Une page avait été même ouverte à l’adresse : http://jpbs.soudani.beni-saf.xooit.com au forum des Ouled Béni-Saf. En date du 18 mai 2006, un appel titré : qu’est devenu Soudani, le grand basketteur de la JPBS, avait été lancé en soulignant toute la ferveur de cette ville, où il avait fait vibrer les poumons des Béni-Safiens et des admirateurs qui venaient applaudir la grande équipe de la JPBS.
Hélas, il n’y a pas eu beaucoup d’écho et toujours dans ce forum des Ouled Béni-Saf, pouvait-on lire le 18 avril 2007, cette triste nouvelle, avec l’annonce de l’ouverture d’un registre de condoléances à Soudani Abdelkader. Il est parti à la suite d’une longue maladie. Comme quoi, même à l’étranger, son nom, sa personne étaient connus et aimés.

Un patrimoine à lui seul
Si les précédentes autorités locales et de wilaya, que ce soit sur le plan politique, social ou sportif n’ont pu, pour différentes raisons, faire «quelque chose» pour la mémoire de ce prestigieux basketteur, alors un appel est de nouveau lancé aux actuels responsables pour un hommage à sa mémoire et à ce qu’il a apporté à la ville et au pays. Pourquoi pas, son nom à un stade, à une rue, une salle de sport, un portrait en forme de stèle commémorative, afin que les «vieux», les vétérans, puissent encore s’en souvenir et que pour que les jeunes puissent s’approprier cette tranche de l’histoire du basket-ball dans cette belle cité minière, que Soudani aimait tant et pour laquelle il avait tout donné…

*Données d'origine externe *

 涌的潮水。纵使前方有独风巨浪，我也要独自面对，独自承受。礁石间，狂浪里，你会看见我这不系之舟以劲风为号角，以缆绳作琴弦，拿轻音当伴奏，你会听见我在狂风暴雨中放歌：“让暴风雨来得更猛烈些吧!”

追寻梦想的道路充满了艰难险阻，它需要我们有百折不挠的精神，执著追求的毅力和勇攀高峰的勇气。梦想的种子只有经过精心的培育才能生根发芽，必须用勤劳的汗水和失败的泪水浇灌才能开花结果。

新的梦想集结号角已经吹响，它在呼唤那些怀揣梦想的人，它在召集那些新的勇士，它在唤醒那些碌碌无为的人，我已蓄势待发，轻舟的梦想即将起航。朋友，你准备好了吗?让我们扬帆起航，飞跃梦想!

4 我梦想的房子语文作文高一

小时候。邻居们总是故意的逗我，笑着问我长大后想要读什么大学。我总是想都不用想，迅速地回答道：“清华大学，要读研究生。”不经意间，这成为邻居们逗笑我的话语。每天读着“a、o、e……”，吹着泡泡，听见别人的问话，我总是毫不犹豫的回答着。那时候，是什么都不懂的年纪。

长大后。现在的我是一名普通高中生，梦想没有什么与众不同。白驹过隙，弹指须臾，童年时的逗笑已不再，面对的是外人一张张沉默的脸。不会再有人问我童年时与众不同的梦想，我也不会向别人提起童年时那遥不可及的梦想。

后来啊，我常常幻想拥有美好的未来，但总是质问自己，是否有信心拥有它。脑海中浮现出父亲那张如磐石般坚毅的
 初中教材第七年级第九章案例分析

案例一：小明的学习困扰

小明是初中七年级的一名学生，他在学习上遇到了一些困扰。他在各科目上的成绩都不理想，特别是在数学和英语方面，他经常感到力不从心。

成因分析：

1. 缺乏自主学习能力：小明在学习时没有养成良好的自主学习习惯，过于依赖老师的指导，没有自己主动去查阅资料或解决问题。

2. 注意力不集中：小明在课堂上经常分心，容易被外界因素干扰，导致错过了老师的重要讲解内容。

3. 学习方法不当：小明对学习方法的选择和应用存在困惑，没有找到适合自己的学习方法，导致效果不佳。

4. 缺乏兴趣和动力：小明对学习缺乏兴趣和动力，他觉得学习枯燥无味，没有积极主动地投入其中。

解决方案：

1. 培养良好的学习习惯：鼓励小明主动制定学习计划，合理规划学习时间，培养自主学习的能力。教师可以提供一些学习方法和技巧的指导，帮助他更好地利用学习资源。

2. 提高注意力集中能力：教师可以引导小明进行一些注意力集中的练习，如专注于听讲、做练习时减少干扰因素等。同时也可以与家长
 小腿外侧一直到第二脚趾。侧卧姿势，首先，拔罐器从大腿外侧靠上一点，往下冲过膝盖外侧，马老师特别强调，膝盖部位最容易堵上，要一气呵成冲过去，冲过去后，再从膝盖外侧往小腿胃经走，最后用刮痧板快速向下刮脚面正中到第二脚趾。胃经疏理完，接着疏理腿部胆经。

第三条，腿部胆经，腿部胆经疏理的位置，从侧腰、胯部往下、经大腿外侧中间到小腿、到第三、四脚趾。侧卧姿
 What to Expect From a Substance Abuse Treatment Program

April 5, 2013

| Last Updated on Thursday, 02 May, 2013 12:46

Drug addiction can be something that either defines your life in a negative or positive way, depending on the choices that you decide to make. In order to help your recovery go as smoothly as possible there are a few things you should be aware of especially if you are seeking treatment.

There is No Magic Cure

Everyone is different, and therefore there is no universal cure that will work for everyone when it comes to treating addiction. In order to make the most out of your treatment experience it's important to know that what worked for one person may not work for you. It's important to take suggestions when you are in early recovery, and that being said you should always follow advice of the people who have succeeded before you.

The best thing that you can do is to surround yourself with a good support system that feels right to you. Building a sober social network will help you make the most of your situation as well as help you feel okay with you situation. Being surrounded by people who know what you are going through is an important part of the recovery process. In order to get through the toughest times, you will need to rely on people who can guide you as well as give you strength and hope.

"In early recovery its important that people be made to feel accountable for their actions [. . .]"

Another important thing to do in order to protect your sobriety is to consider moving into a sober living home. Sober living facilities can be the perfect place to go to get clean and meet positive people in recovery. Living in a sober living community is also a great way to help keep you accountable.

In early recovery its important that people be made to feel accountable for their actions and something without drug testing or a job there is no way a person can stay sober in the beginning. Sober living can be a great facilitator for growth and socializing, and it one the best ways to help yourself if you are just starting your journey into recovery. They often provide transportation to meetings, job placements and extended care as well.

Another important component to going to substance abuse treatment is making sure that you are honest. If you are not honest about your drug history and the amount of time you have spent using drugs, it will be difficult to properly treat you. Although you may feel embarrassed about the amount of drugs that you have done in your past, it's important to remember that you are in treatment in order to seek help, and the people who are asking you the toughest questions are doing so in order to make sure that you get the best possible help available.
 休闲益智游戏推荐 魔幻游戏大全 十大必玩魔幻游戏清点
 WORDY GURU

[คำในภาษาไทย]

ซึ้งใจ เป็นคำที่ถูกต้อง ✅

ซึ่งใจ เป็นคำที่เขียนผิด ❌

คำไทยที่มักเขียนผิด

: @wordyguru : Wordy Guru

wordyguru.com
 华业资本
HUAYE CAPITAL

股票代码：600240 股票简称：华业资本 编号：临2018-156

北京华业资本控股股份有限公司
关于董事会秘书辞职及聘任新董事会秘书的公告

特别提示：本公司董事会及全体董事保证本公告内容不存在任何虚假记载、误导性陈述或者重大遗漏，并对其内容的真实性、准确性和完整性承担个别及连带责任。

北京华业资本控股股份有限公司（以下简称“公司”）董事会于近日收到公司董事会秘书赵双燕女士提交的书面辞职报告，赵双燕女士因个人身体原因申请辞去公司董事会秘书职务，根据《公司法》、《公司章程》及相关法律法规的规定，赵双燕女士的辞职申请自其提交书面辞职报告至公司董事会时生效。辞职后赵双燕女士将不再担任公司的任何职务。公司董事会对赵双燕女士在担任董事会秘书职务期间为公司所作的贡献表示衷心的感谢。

Pour la caricature, Soudani Abdelkader est né un 24 décembre, une veille de la fête de Noël, alors… un cadeau mémoriel pour la postérité locale ?

Soudani Abdelkader, un géant du basket-ball, une légende
Cinquante fois sélectionné en équipe nationale, quatre fois vainqueur de la Coupe d’Oranie, champion d’Algérie et de l’Oranie. Il a été entraîneur de la JPBS (1968-1971), puis au NAR Oran (1971-1975), au NAR Arzew (1975-1976), au MP Oran (1982), au COUS Oran (1985-1987), au CRBS (1993-1994) et à l’USMBA (1994-1998).